Quite correct. The "normalisation" process I refer to is conversion
from a particular encoding into the document character set (and
Unicode defines a canonical ordering as well). For example, if a
document is in SJIS, and the document character set (from the SGML
declaration) is Unicode, some conversion is required.

>The technique used in Clark's SP parser is only in the entity manager
>-- it is used to deal with various character _encodings_ in the entity
>manager, not multiple character _sets_ in the parser.

Yes, and this is a *very* important distinction to make. I have said
before that I think Unicode should be the lingua franca, and one of
the primary reasons is that we would then get parsers optimised for
Unicode parsing (ie. the document character set assumed would be
Unicode), and we could convert into that at either the client, or the
server side. I pointed out that if we do it on the server side, it
will simplify the clients by not requiring them to understand, or
potentially need to understand, a *huge* number of possible encodings.
>>Another idea, I prefer, is to define the internal character set dynamically
>>according to the needs of the external character stream, i.e. the internal
>>character set grows to incorporate all the characters needed for that
>>docuument. This approach hides the display direction and other parameters
>>from the sgml parser, leaving it up to the formatting code to make use of.
>This is pretty much the same as Jame's Clark's technique: the so
>called "internal character set" is just the document character set --

It depends of whether the codes remain the same as in their native
character set, or even if they remain in the same position.

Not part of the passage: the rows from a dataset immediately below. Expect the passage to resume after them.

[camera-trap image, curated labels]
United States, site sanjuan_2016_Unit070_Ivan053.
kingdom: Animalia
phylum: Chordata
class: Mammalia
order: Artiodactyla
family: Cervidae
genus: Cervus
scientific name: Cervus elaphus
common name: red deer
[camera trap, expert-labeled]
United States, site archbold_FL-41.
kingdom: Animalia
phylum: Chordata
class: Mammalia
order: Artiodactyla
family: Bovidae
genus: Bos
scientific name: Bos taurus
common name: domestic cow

>It's reasonable to declare characters that mean nothing to the
>parser, but mean "change directions" or whatever to the application.
>The syntax of such delcarations is not something I'm intimately
>familiar with, but I'm confident that such things are expressible,

Sure this is possible. In fact, the ERCS does this by simply saying
that all Private Use Area codes can only possibly be data. I will
admit that I think it would be simpler to define half a dozen
characters that represent such things, and to use them. However, we
cannot use these codes in an exchange format (or at least, it is
considered bad practise to do so). This is why I think my idea of
using 2 codes in the STAGO and STAGC classes would be good: they could
be handled in 4 possible ways:

1) Have the parser understand them, and the tags they imply.
2) Remove them from the stream altogether.
3) Remove them from the stream and reunite them with the data
4) Replace them with an application specific code.

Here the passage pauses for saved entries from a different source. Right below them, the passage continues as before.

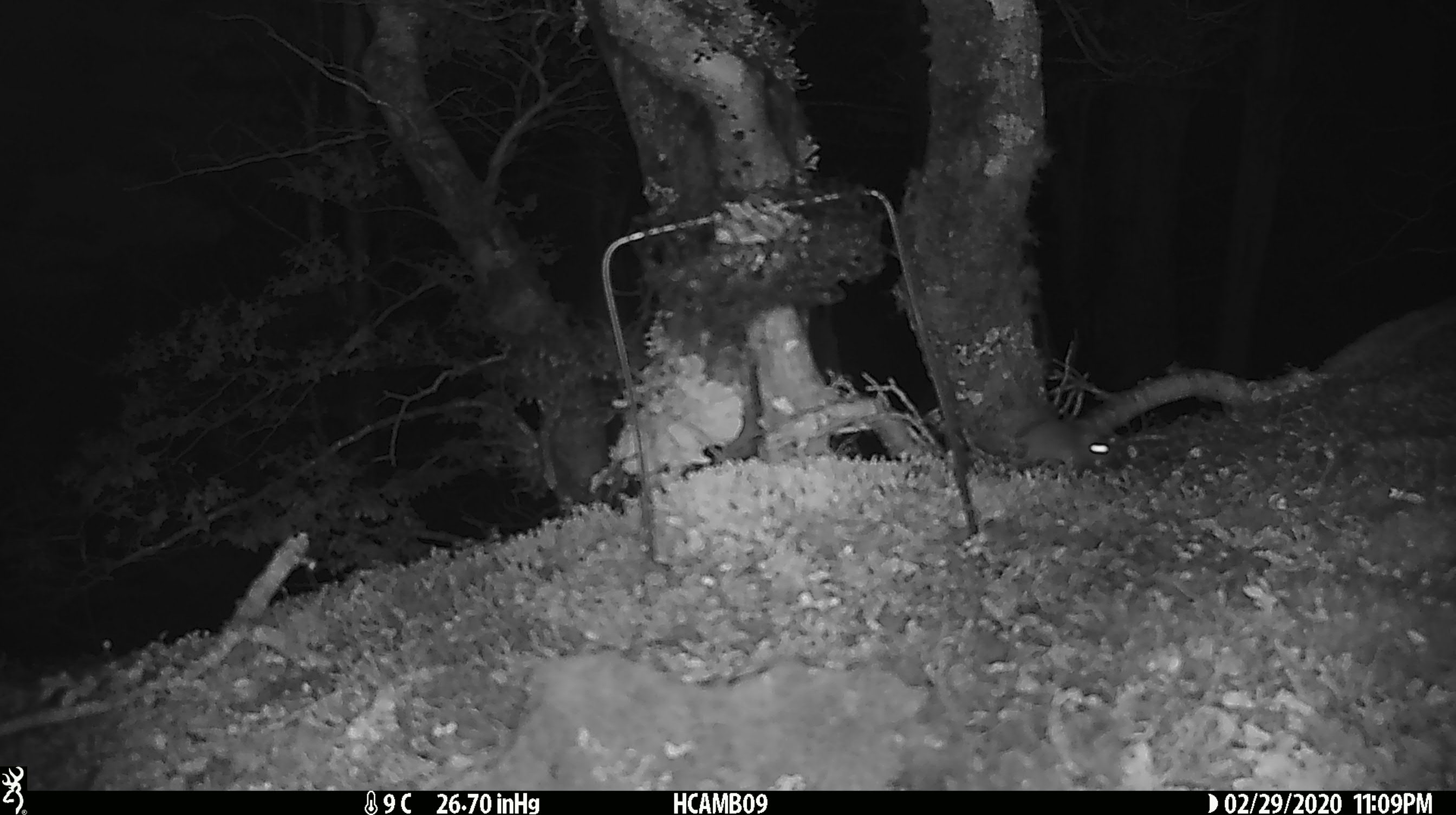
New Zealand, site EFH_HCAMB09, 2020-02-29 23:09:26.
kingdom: Animalia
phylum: Chordata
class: Mammalia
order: Rodentia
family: Muridae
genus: Mus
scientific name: Mus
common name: mouse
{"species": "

Note that all of these are *implementation* issues. If one uses
Unicode, directionality codes are not required.

>But there are practical considerations: how does an author put one of
>these "direction change" characters into a document? I suppose the
>issues are already addressed in existing multilingual composition
>interfaces, and we just need to find a reasonable representation of
>the idioms.

There is no need for a "direction" code: this can be understood from
the characters themselves. If one uses Unicode, you *do* need a way to
disambiguate some glyph images though.

I am not besotted with Unicode, but it is a good 95% solution
multilingual issues, whether at the parsing, display, or transmittal
level, *especially* for SGML. Let's use it.